I am ten years old again…feeling the cement of the tired school building leaving the soles of my feet as each step carries me closer to the slamming door…

June 1, 2023

She was brilliant. Truly. She was a marvel at getting people to pretend to like her. The amazing thing was that they agreed to the pretense without a word spoken.

They didn’t like her. She knew it. They knew it. They knew she knew it.

It was a marvelous game and she played it with gusto, weaving in and through and around the crowd, nodding here, gently clasping an elbow there.

To watch her required inner balance; a waving line between being utterly appalled at the dishonesty and deeply satisfied with the subterfuge…

May 31, 2023

Everyone into the pool! Hot thick air…swirling and twirling around the edges of the pool…and everyone can’t wait to get in, jump in, dive in! Simmering heated broth on this blistering June afternoon…one potato, two potatoes, three potatoes…hmmm. Children in the sunshine soup…must be eating a lot of potatoes out there…plop! No hitter, no hitter, no hitter…swing!

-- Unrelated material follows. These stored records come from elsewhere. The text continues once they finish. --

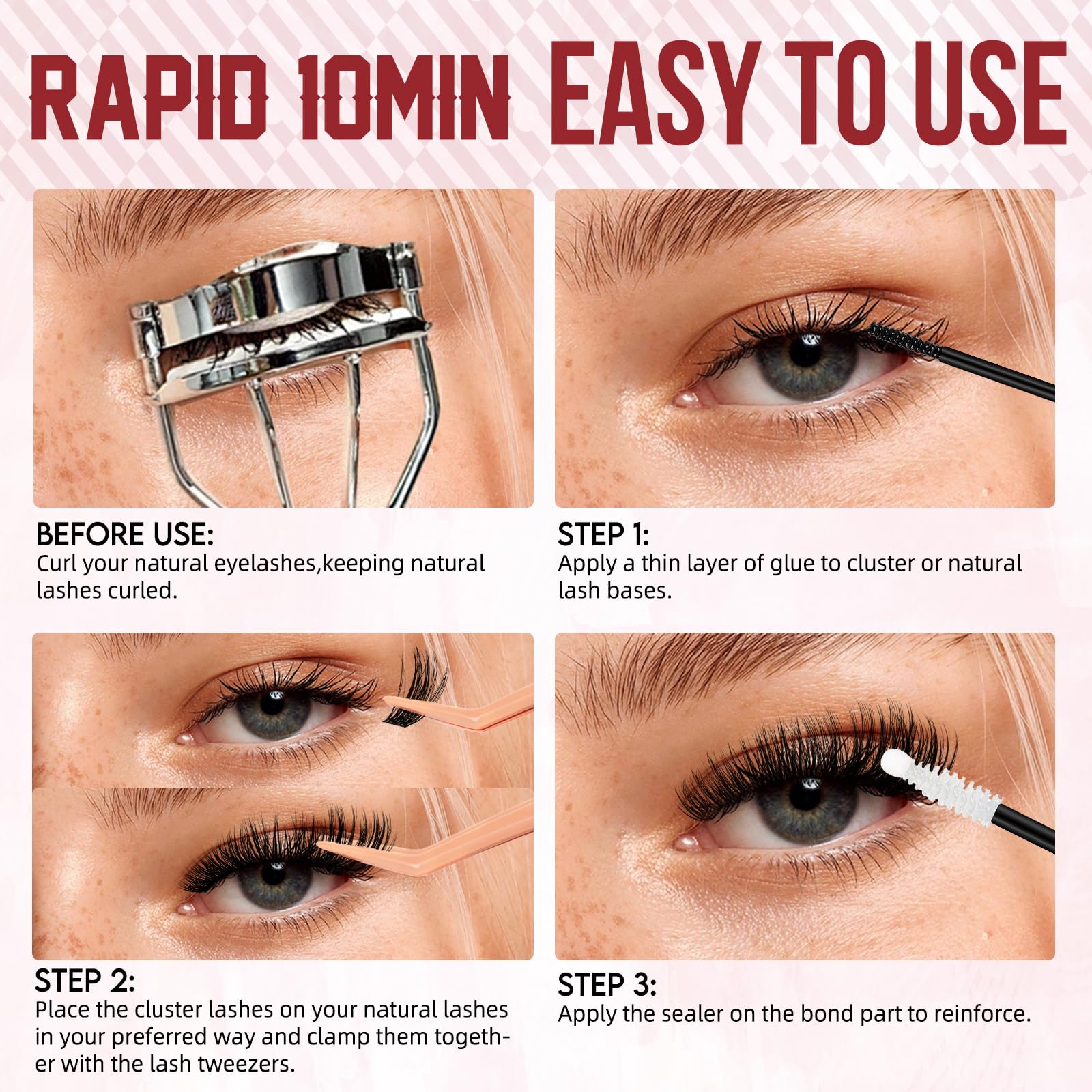 RAPID 10MIN EASY TO USE

BEFORE USE:
Curl your natural eyelashes,keeping natural lashes curled.

STEP 1:
Apply a thin layer of glue to cluster or natural lash bases.

STEP 2:
Place the cluster lashes on your natural lashes in your preferred way and clamp them together with the lash tweezers.

STEP 3:
Apply the sealer on the bond part to reinforce.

Flop! Blurp! Slop…sloppy, slippery, ploppery…one chunk, two chunks, three chunks…four. Childhood obesity right in front of my weary eyes…every imaginable ethnicity and demographic…all wet and chubby bubby and rolling all around…swimming all around in the cooking pool water…all the statistics, all the news charts, all the warnings…and everyone can’t wait to get into the pool…into the water…into the potato salad, the hot dogs, the chips…corn syrup for everyone, my friends!

And everyone can’t wait to dive in…sludgy, budgy, pudgy…summer sugar babies…swimming around, floating around, rolling around in the frothy cooling broth. Bubbling up from the bottom…troubling up from the bottom…and everyone into the pool!

May 30, 2023

To remember the specific detail, the forgotten temperament, the smaller person, the subtle color…that was everything. Drowning in the bigger picture, the never ending noise…the busy world which would not cease talking and posting. It was time for the single petal, the nuanced emotion of a child’s face, vanished in a split second.

To miss these details, in the end meant missing absolutely everything important.

She was desperate to paint, to breathe, to touch the lost second, the unheard words…the skin’s touch…the truth.

May 29, 2023

In the waning hours of summer and in the newness and damp of autumn, we built a house. We planted a tree. The foundation settled and we painted walls. The front yard wound around grassy clumps, sprouting fresh, surprised weeds and we walked around and around together deciding where lilacs and hydrangeas and trees might settle.

Then…it was a long, deathful winter; desolate and grey and flat with each new morning dawning early and cold. Waking with hot coffee, a book or two and the resolve to see the sunrise, I pursued nothing with any interest. My mind thinned.

And then in April, I looked up and noticed a bird chirping wildly outside my home. He sang out brilliantly and I rose up and I looked for this bird, this feathered fluttering ball perched outside on the thinnest reed, a mere willow wisped branch of the tree we planted when we built the house.

Nestled on the barest edge of eternity, cocking his head on a greening limb, every chirp and warble wiggled the leaves and shook the infant tree as it struggled to sustain the bird’s chubby plump enthusiasm.

The branch stretched, just thick enough to hold him; barely. He sang his heart out as I peeked around the curtain. In time I returned to my book and listened for a while longer. He vanished around 6:20am.

What kept me from him so long as I sat in thin places? I nestled at length in clouds, waiting for a thicker branch to grow; hoping for a thicker branch to grow.